Enseignant non-binaire licencié en Floride pour avoir choisi Mx

Un employé licencié, une simple signature d’e-mail, un État qui fait de la neutralité de genre un motif de rupture de contrat : la Floride n’a pas attendu pour transformer une ligne administrative en bataille nationale. AV Schwandes, enseignant non-binaire, a vu son poste supprimé pour avoir choisi d’utiliser « Mx. » dans ses communications professionnelles.

Si l’affaire d’AV Schwandes attire autant l’attention, c’est qu’elle cristallise le climat tendu provoqué par la Loi sur les Droits Parentaux en Éducation, aussi surnommée « Don’t say Gay ». Ce texte verrouille toute intervention sur l’orientation sexuelle ou l’identité de genre dans les écoles primaires et secondaires de Floride. Pour explorer d’autres actualités marquantes de l’État, regardez ici.
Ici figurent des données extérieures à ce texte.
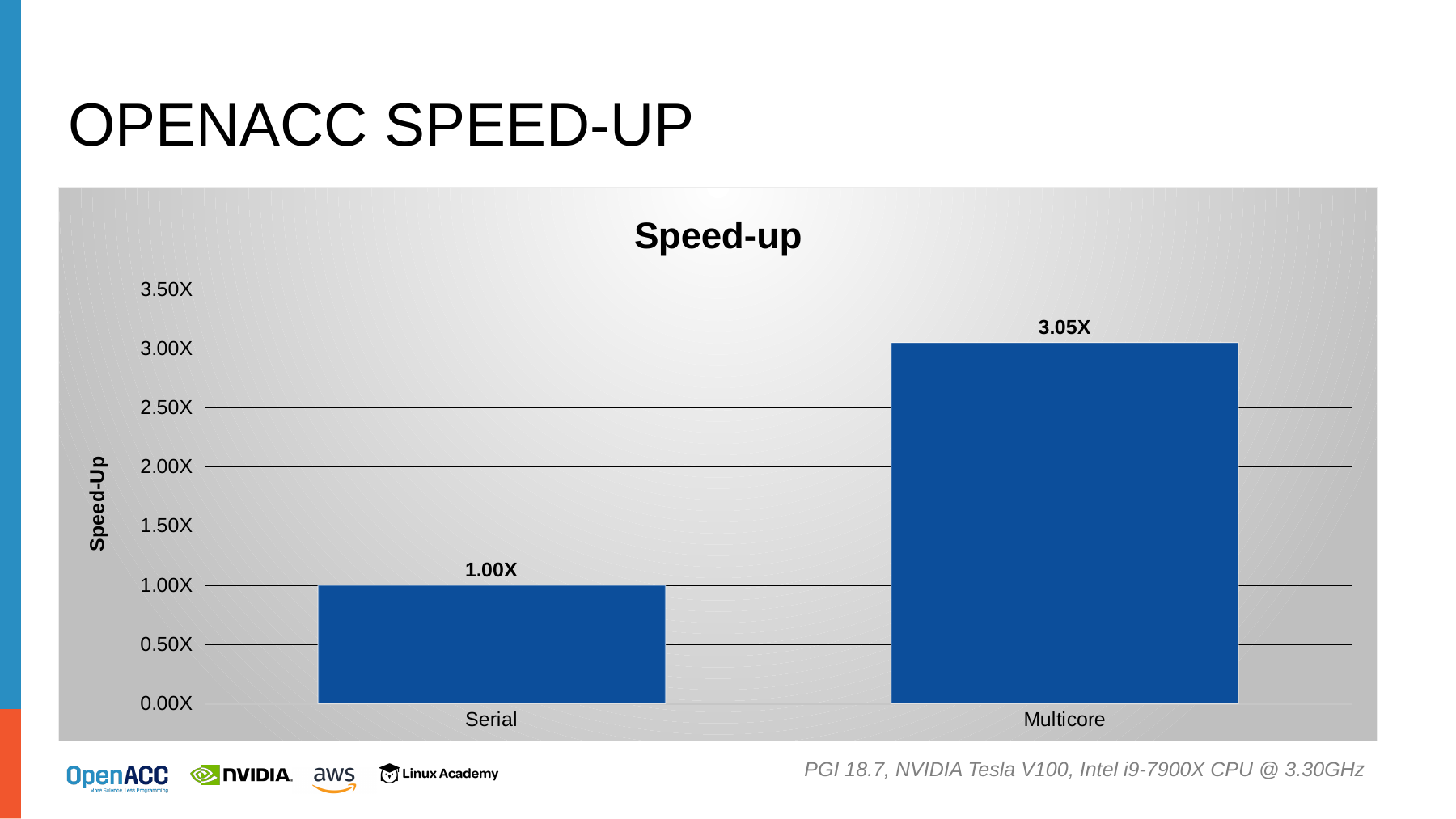
What is the difference between the Multicore and Serial speed-up values? 2.05X What is the title of the chart? Speed-up Is the value for Multicore greater or less than 3.00X? greater Which category has the lowest speed-up? Serial How many categories are shown on the x axis? 2 Which category has the highest speed-up? Multicore Is the value for Serial greater or less than 1.50X? less What is the speed-up value for Multicore? 3.05X What is the speed-up value for Serial? 1.00X Which has a larger speed-up, Serial or Multicore? Multicore What kind of chart is shown on the slide? bar chart What is the label of the vertical axis? Speed-Up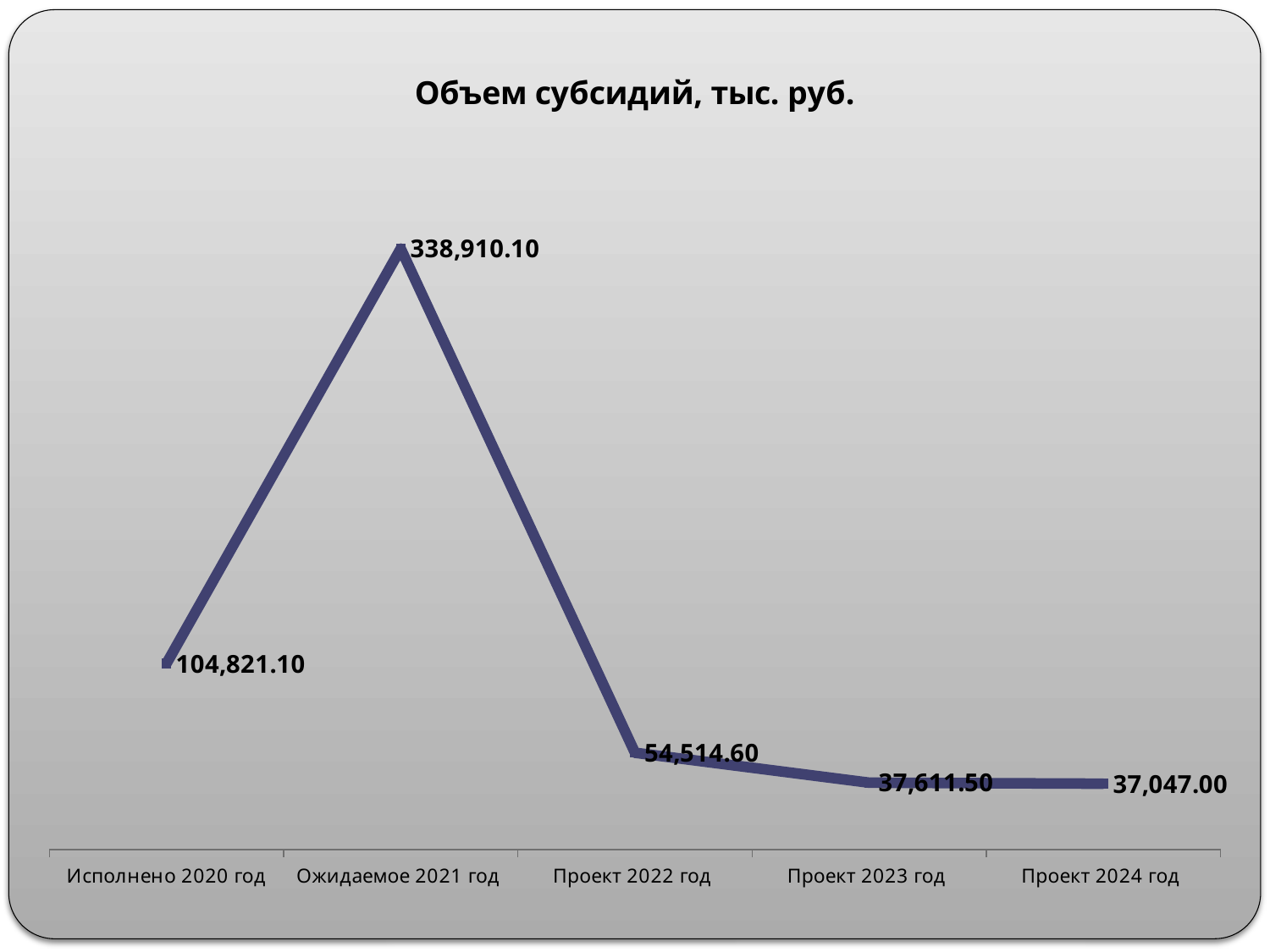
Which category has the highest value? Ожидаемое 2021 год What is the difference between the values for Ожидаемое 2021 год and Исполнено 2020 год? 234,089.00 How many data points are plotted on the chart? 5 Which category has the lowest value? Проект 2024 год What is the value for Ожидаемое 2021 год? 338,910.10 What is the title of the chart? Объем субсидий, тыс. руб. What kind of chart is shown on the slide? Line chart What is the value for Проект 2024 год? 37,047.00 What is the value for Проект 2022 год? 54,514.60 What is the difference between the values for Проект 2022 год and Проект 2023 год? 16,903.10 Which is larger, the value for Исполнено 2020 год or the value for Проект 2022 год? Исполнено 2020 год What is the value for Исполнено 2020 год? 104,821.10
À l’origine de la loi, le gouverneur Ron DeSantis affiche sa volonté de donner plus de poids aux familles. Certains y voient une barrière protectrice autour des « valeurs familiales » ; d’autres, une ligne de fracture qui cible ouvertement la communauté LGBTQ+ et les enseignants qui vivent une identité de genre différente. Ce clivage s’exprime à chaque nouvelle affaire, mettant aux prises parents, personnels éducatifs et décideurs politiques.

Impossible d’ignorer la portée de la section 3 de la loi, désignée comme source de discrimination par les associations et les victimes elles-mêmes. Ici, les thèmes du droit à la parentalité, de la liberté d’expression pour les enseignants et du respect de la diversité s’entrechoquent de plein fouet.

Plaintes et arguments : droits civiques et libertés constitutionnelles en question

Face à ces limitations, AV Schwandes, Katie Wood et Jane Doe ont déposé plainte. Leur démarche, accompagnée par le Southern Poverty Law Center, vise à dénoncer l’interdiction qui touche les titres et pronoms alignés sur leur identité. À leurs yeux, il s’agit d’un déni de leurs droits tels que définis par la loi fédérale.

Ils rappellent que cette politique les prive de leur liberté d’expression et choque les textes consacrés à la lutte contre la discrimination. Voici les points de droit précis régulièrement invoqués par les plaignant·es :

  • le titre VII du Civil Rights Act de 1964, censé protéger de la discrimination au travail
  • le titre IX des Education Amendments de 1972, qui prohibe les exclusions fondées sur le sexe dans l’éducation
  • la clause d’égalité de protection du quatorzième amendement de la Constitution américaine

Les ramifications de cette affaire pourraient réécrire la façon dont l’identité de genre est prise en compte, notamment dans le champ éducatif. Si l’issue juridique reste incertaine, le test est réel : comment concilier droits individuels, aspirations des familles et volonté d’inclusion au sein de l’institution scolaire ? Une fois de plus, la Floride se retrouve placée sous les projecteurs d’un débat qui bouscule l’ensemble du pays.

Répercussions pour la communauté LGBTQ+ : la loi « Don’t say Gay » sous le feu des critiques

L’onde de choc du dispositif « Don’t Say Gay » dépasse largement les murs des établissements scolaires. Pour de nombreux acteurs et familles LGBTQ+, l’interdiction de mentionner l’orientation sexuelle à l’école ressemble à un recul brutal. Les chiffres rassemblés par le Southern Poverty Law Center témoignent d’une opposition croissante : manifestations, recours en justice, réseaux de soutien… la riposte s’organise sur tous les fronts.

Côté défenseurs des droits, la critique va bien au-delà du principe. Ce dispositif législatif fabrique de l’exclusion dans la vie réelle : familles confrontées à l’isolement, adolescents murés dans le silence, personnes non-binaires contraintes de taire leur identité devant leurs élèves. Derrière le slogan, la loi pèse sur des destins singuliers.

En toile de fond, c’est la possibilité même de s’exprimer librement à l’école qui se trouve menacée. Éviter des sujets, imposer le silence, façonne un climat où chaque élève ne peut avancer qu’en masquant une part de soi. Dans cette équation, le rôle de l’éducation, la marge laissée aux familles et la place du pluralisme deviennent des questions brûlantes. En Floride, même une simple formule de politesse professionnelle suffit aujourd’hui à déclencher une tempête, et à rappeler que la moindre prise de position peut tout faire basculer.